··· PROVIDED DATA ···

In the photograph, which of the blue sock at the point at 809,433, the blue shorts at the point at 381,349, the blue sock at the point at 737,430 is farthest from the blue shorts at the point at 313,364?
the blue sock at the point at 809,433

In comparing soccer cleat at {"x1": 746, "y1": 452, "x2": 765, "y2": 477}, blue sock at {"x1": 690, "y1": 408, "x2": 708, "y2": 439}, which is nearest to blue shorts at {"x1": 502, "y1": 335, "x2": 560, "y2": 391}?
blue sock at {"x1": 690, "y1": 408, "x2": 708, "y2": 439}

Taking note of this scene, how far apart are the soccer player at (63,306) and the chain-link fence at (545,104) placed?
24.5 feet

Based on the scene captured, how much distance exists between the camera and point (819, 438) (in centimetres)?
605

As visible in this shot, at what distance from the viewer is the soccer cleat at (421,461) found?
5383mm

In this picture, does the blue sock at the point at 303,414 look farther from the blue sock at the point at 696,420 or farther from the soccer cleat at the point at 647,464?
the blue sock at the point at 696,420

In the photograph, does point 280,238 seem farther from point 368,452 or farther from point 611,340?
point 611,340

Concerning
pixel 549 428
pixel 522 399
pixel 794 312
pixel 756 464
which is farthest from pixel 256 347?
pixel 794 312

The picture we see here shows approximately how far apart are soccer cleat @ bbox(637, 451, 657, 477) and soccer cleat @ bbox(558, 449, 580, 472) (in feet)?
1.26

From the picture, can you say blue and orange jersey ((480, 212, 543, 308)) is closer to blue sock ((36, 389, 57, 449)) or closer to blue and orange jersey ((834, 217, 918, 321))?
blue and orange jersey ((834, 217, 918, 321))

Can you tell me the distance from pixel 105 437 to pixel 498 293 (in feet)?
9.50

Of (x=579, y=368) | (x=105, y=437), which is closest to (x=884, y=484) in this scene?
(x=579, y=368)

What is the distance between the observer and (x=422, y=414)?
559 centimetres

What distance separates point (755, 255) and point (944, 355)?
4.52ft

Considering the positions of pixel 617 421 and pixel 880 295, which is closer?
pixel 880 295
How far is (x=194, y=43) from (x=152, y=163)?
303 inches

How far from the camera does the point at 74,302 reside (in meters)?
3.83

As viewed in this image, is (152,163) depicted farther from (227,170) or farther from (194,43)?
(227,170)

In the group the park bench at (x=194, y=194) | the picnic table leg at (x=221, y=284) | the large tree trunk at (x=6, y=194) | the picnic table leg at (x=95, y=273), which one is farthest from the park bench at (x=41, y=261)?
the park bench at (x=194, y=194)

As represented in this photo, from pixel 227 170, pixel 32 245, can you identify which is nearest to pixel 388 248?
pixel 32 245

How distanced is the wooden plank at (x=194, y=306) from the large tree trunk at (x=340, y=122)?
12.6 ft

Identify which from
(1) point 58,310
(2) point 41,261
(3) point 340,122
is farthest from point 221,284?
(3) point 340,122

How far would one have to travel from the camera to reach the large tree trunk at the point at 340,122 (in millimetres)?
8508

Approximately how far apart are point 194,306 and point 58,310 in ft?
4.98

···

• [WHAT IS REQUIRED]: The listing above should be transcribed in full, exactly as written.

• [SOLUTION TO THIS PROBLEM]:
In the photograph, which of the blue sock at the point at 809,433, the blue shorts at the point at 381,349, the blue sock at the point at 737,430 is farthest from the blue shorts at the point at 313,364?
the blue sock at the point at 809,433

In comparing soccer cleat at {"x1": 746, "y1": 452, "x2": 765, "y2": 477}, blue sock at {"x1": 690, "y1": 408, "x2": 708, "y2": 439}, which is nearest to blue shorts at {"x1": 502, "y1": 335, "x2": 560, "y2": 391}?
blue sock at {"x1": 690, "y1": 408, "x2": 708, "y2": 439}

Taking note of this scene, how far apart are the soccer player at (63,306) and the chain-link fence at (545,104) placed?
24.5 feet

Based on the scene captured, how much distance exists between the camera and point (819, 438) (in centimetres)?
605

As visible in this shot, at what distance from the viewer is the soccer cleat at (421,461) found?
5383mm

In this picture, does the blue sock at the point at 303,414 look farther from the blue sock at the point at 696,420 or farther from the soccer cleat at the point at 647,464?
the blue sock at the point at 696,420

In the photograph, does point 280,238 seem farther from point 368,452 or farther from point 611,340?
point 611,340

Concerning
pixel 549 428
pixel 522 399
pixel 794 312
pixel 756 464
which is farthest from pixel 256 347?
pixel 794 312

The picture we see here shows approximately how far apart are soccer cleat @ bbox(637, 451, 657, 477) and soccer cleat @ bbox(558, 449, 580, 472) (in feet)?
1.26

From the picture, can you say blue and orange jersey ((480, 212, 543, 308)) is closer to blue sock ((36, 389, 57, 449)) or closer to blue and orange jersey ((834, 217, 918, 321))?
blue and orange jersey ((834, 217, 918, 321))

Can you tell me the distance from pixel 105 437 to pixel 498 293 (in feet)?
9.50

Of (x=579, y=368) | (x=105, y=437), which is closest to (x=884, y=484) in this scene?
(x=579, y=368)

What is the distance between the observer and (x=422, y=414)?
559 centimetres

What distance separates point (755, 255) and point (944, 355)?
4.52ft

Considering the positions of pixel 617 421 and pixel 880 295, which is closer?
pixel 880 295
How far is (x=194, y=43) from (x=152, y=163)?
303 inches

How far from the camera does the point at 74,302 reside (in meters)?
3.83

As viewed in this image, is (152,163) depicted farther from (227,170) or farther from (194,43)?
(227,170)

In the group the park bench at (x=194, y=194) | the picnic table leg at (x=221, y=284) | the large tree trunk at (x=6, y=194) | the picnic table leg at (x=95, y=273), which one is farthest from the park bench at (x=41, y=261)?
the park bench at (x=194, y=194)

As represented in this photo, from pixel 227 170, pixel 32 245, can you identify which is nearest to pixel 388 248?
pixel 32 245

How distanced is the wooden plank at (x=194, y=306) from the large tree trunk at (x=340, y=122)?
12.6 ft

Identify which from
(1) point 58,310
(2) point 41,261
(3) point 340,122
is farthest from point 221,284?
(3) point 340,122

How far would one have to travel from the camera to reach the large tree trunk at the point at 340,122 (in millimetres)?
8508

Approximately how far apart are point 194,306 and point 58,310 in ft?
4.98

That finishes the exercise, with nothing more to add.